6 Replies Latest reply on Jan 9, 2010 3:49 PM by Bill McEachern

    How to define roughness?

      Hi all,

      how to define different roughness to different surfaces (of different parts) inside an assembly. I have seen when we set uo flow simulation project there you see only one roughness parameter for the entire model. thanks

        • Re: How to define roughness?
          ok here it goes this can be done in boundary conditions and under real wall we specify different wall roughness
            • Re: How to define roughness?
              David Paulson

              Shankar,

               

              I know of no means to actually measure wall roughness.  You might find some published data that is based upon pipe with rough versus smooth walls.  The ability to input a value for wall roughness allows you to estimate a real life value based upon build-up of substances on the pipe wall over time.  Or it allows a means that you can adjust your calculated solution for existing systems so that the measured result is close to your prediction in Flow.  Kind of like calibrating your solution??

               

              I often use Flow to correleate field measurements to theoriticqal calculations.  Sometimes actual performance of systems is not as expected.  Flow can be useful in providing a solution, if you can "calibrate" the Flow output to the field measured condition.  Adjusting the wall roughness may be a means of calibrating the Flow solution to the actual condition.

               

              However, for initial designs, I usually set the value to "0", understanding that performance will deteriorate over time.

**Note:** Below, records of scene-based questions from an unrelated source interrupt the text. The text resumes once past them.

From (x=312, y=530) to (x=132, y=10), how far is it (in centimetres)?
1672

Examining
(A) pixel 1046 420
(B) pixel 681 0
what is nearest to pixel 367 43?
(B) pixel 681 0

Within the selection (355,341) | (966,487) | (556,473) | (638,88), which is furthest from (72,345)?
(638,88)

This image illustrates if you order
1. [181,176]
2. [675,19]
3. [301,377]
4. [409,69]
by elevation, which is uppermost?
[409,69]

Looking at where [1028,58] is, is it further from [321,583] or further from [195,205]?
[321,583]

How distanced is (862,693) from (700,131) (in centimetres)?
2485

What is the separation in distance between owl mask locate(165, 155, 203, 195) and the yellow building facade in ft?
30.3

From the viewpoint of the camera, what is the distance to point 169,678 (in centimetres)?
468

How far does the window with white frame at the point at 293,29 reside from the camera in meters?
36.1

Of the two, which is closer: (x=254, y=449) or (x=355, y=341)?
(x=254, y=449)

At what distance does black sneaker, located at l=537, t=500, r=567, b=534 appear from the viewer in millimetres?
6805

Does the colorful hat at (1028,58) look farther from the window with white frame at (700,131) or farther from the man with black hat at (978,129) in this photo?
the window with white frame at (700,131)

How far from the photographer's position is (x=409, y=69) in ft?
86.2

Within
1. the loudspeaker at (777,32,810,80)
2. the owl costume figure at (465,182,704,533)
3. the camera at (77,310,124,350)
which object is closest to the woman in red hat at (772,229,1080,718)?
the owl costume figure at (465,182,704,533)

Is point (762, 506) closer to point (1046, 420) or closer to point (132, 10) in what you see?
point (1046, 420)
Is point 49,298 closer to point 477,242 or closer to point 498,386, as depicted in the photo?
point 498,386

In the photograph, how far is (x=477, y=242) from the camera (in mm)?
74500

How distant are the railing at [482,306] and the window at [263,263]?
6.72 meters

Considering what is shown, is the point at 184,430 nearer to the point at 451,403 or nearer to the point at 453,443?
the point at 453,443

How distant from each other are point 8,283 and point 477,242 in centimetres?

                • Re: How to define roughness?

                  hi david

                  yes thats true, but here the case is for me was to vary wall roughness to see weather hadany effet on heat trnsfr coeffiint

                    • Re: How to define roughness?
                      David Paulson

                      Shankar,

                       

                      I do not believe that wall roughness will have an effect on thermodynamic results in Flow.  Wall roughness can be due to either an inherent roughness of the pipe's inner wall or it can also be caused by deposits that build up over time on the pipe's inner wall.  If the roughness is only due to the pipe, then the heat transfer should not be impacted, but it could even be enhanced.  If the rougness is a build-up of deposits, like in the tubes of a heat exchanger, then the heat exchange will be impacted.  For this type of build-up most programs that deal with this allow the input of a "fouling factor" that compensates for the deposits.  So I don't think that wall roughness and fouling factor are the same thing.

                • Re: How to define roughness?
                  Bill McEachern
                  If we assume all the roughness in question are very much rougher than what would be considered aerodynamically smooth then increasing the roughness should increase the heat exchange as the boundary layer will have increased turbulence and hence better momentum and energy transfer to the free stream. The affect might be quite slight depending on the exact conditions - R'number. If it is strongly laminar probably would not see much affect, if it is strongly turbulent to begin with affect might be slight as well, if the increase in roughness causes the B'layer to trip from laminar to turbulent then the difference in rougtness may be a more significant affect.
                  • Re: How to define roughness?
                    Bill McEachern

                    You can also consult the technical reference in the validation examples 2, 3, & 4 - they all deal with wall roughness and one is about pipe wall roughness.